Recently I shared an a-ha! moment on the use of virtual environments for confronting the fear of public speaking.
The more I think about it, the more I’m inclined to claim that the real value of such technology is in targeted skills development.
Once again, I’ll use myself as an example here to make my point.
If I think back to my earliest attempts at public speaking as a graduate student, I’d claim that I did a reasonable job of delivering my presentation. And given that the content of my presentation was likely vetted with my research peers (fellow graduate students) and supervisor ahead of time, this left me with a targeted opportunity for improvement: The Q&A session.
Countless times I can recall having a brilliant answer to a question long after my presentation was finished – e.g., on my way home from the event. Not very useful … and exceedingly frustrating.
I would also assert that this lag, between question and appropriate answer, had a whole lot less to do with my expertise in a particular discipline, and a whole lot more to do with my degree nervousness – how else can I explain the ability to fashion perfect answers on the way home!
Over time, I like to think that I’ve approved my ability to deliver better-quality answers in real time. How have I improved? Experience.
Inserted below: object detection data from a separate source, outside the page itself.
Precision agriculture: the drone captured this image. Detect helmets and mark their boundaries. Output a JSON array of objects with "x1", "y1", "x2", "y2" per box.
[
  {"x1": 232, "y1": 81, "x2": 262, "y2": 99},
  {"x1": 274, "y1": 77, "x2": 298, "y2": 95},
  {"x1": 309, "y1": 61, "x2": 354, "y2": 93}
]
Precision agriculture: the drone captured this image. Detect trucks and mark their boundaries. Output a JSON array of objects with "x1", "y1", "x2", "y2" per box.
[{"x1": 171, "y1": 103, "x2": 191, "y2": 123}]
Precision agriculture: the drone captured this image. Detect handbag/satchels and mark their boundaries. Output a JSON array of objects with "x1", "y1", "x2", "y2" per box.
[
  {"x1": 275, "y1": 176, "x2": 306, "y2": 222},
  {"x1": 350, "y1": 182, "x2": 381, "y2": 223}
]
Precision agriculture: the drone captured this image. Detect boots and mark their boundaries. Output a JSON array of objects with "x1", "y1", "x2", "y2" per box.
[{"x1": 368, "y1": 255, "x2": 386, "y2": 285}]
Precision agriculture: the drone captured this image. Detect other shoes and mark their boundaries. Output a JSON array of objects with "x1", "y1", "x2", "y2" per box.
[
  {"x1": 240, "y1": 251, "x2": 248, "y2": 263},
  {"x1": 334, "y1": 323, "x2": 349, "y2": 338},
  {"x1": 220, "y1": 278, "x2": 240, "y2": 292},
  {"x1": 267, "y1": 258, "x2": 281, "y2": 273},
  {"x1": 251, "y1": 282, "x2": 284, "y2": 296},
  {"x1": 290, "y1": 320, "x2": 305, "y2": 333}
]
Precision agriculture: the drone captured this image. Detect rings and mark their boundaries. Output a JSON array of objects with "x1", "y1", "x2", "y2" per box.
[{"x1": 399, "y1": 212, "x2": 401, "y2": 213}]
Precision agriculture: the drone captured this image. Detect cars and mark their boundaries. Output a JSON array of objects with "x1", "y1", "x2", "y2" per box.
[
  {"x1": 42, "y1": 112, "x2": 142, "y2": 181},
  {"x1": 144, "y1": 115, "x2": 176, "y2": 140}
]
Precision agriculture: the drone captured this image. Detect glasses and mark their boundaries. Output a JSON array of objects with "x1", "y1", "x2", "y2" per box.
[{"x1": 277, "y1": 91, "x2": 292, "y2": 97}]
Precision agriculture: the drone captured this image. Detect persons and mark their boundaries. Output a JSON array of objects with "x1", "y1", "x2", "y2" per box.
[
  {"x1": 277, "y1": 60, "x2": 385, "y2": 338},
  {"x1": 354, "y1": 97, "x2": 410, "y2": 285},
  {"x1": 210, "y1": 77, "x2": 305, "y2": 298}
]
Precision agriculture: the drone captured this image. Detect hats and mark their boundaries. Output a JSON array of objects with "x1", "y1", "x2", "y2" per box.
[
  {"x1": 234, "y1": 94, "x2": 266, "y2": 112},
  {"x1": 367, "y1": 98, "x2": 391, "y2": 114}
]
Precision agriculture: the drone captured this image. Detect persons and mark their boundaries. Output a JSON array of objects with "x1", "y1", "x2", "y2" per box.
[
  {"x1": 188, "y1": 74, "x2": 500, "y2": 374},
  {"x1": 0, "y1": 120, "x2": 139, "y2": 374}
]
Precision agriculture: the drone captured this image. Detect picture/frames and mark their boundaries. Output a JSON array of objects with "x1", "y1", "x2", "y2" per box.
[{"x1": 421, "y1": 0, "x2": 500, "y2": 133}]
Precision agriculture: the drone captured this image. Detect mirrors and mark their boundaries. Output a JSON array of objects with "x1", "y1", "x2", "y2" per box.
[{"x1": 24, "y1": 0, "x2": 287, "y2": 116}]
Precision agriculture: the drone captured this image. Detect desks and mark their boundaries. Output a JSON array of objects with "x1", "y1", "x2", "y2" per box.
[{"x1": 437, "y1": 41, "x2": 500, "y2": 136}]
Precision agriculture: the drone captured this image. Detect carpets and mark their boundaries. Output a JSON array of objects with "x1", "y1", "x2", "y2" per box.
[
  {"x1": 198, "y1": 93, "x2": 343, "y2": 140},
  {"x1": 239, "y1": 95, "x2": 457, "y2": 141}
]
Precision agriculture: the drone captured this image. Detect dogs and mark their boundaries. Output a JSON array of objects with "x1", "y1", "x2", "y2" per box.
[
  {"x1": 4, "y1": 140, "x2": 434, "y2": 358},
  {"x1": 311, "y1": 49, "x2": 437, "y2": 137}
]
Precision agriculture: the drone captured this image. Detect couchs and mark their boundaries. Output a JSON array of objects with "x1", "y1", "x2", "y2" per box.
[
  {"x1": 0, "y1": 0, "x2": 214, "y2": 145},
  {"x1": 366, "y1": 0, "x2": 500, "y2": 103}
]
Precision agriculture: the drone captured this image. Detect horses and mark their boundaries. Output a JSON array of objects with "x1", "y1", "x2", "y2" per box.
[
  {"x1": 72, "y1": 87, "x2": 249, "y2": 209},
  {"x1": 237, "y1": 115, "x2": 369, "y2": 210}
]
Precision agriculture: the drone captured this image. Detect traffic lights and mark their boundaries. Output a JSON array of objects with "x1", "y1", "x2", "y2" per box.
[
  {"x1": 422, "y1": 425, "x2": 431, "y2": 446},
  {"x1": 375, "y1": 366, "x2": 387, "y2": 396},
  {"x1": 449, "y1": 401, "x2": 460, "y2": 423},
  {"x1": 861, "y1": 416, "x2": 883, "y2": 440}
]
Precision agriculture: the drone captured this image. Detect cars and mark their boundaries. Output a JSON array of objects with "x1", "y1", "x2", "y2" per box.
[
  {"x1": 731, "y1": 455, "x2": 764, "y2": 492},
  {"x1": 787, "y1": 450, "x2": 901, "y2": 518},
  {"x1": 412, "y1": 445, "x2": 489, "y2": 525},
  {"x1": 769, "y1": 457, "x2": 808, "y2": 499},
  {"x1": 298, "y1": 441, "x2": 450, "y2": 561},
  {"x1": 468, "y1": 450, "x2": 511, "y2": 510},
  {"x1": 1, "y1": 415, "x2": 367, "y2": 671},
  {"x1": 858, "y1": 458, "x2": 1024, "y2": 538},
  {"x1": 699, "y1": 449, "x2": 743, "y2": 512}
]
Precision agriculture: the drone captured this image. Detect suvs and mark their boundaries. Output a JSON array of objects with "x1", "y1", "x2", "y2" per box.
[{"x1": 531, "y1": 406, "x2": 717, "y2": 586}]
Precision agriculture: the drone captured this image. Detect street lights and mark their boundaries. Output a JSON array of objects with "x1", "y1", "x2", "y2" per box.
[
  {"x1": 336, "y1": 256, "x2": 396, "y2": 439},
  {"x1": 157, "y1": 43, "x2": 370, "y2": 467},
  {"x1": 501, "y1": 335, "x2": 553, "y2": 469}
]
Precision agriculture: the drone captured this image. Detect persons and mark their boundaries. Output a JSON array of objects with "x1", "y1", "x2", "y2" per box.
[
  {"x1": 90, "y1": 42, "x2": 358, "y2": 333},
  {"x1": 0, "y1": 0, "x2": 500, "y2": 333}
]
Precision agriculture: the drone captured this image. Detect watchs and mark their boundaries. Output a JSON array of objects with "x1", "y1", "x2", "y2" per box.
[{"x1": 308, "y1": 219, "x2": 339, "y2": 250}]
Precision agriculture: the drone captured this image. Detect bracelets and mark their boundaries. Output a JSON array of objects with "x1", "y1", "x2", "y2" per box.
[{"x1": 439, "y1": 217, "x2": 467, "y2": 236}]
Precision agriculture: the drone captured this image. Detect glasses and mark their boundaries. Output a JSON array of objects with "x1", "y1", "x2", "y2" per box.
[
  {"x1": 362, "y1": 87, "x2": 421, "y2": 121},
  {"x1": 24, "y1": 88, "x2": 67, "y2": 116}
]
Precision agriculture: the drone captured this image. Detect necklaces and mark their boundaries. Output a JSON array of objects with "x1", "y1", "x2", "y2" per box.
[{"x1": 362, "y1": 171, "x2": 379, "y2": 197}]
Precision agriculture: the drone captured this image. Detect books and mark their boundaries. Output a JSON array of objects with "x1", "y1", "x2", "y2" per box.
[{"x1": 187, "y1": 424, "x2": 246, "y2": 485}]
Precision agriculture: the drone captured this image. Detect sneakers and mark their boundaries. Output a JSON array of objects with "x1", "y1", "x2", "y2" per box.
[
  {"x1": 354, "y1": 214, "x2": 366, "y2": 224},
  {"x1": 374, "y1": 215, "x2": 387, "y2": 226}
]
I would credit my experience teaching science to non-scientists at York, as well as my public-sector experience as a vendor representative at industry events, as particularly edifying in this regard.
Rather than submit to such baptisms of fire, and because hindsight is 20/20, I would’ve definitely appreciated the opportunity to develop my Q&A skills in virtual environments such as Nortel web.alive. Why? Such environments can easily facilitate the focused effort I required to target the development of my Q&A skills. And, of course, as my skills improve, so can the challenges brought to bear via the virtual environment.
All speculation at this point … Reasonable speculation that needs to be validated …
If you were to embrace such a virtual environment for the development of your public-speaking skills, which skills would you target? And how might you make use of the virtual environment to do so?
Confession: In the past, I’ve been extremely quick to dismiss the value of Second Life in the context of teaching and learning.
Even worse, my dismissal was not fact-based … and, if truth be told, I’ve gone out of my way to avoid opportunities to ‘gather the facts’ by attending presentations at conferences, conducting my own research online, speaking with my colleagues, etc.
So I, dear reader, am as surprised as any of you to have had an egg-on-my-face epiphany this morning …
Please allow me to elaborate:
- Yesterday, I witnessed a demonstration of Nortel web.alive (dubbed by some as ‘Second Life for business’)
- This morning I was brainstorming content with a colleague for an upcoming presentation on computing resources available for researchers at York
It was at some point during this morning’s brainstorming session that the egg hit me squarely in the face:
Why not use Nortel web.alive to prepare graduate students for presenting their research?
Often feared more than death and taxes, public speaking is an essential aspect of academic research – regardless of the discipline.
As a former graduate student, I could easily ‘see’ myself in this environment with increasingly realistic audiences comprised of friends, family and/or pets, fellow graduate students, my research supervisor, my supervisory committee, etc. Because Nortel web.alive only requires a Web browser, my audience isn’t geographically constrained. This geographical freedom is important as it allows for participation – e.g., between graduate students at York in Toronto and their supervisor who just happens to be on sabbatical in the UK. (Trust me, this happens!)
As the manager of Network Operations at York, I’m always keen to encourage novel use of our campus network. The public-speaking use case I’ve described here has the potential to make innovative use of our campus network, regional network (GTAnet), provincial network (ORION), and even national network (CANARIE) that would ultimately allow for global connectivity.
While I busy myself scraping the egg off my face, please chime in with your feedback. Does this sound useful? Are you aware of other efforts to use virtual environments to confront the fear of public speaking? Are there related applications that come to mind for you? (As someone who’s taught classes of about 300 students in large lecture halls, a little bit of a priori experimentation in a virtual environment would’ve been greatly appreciated!)
Update (November 13, 2009): I just Google’d the title of this article and came up with a few, relevant hits; further research is required.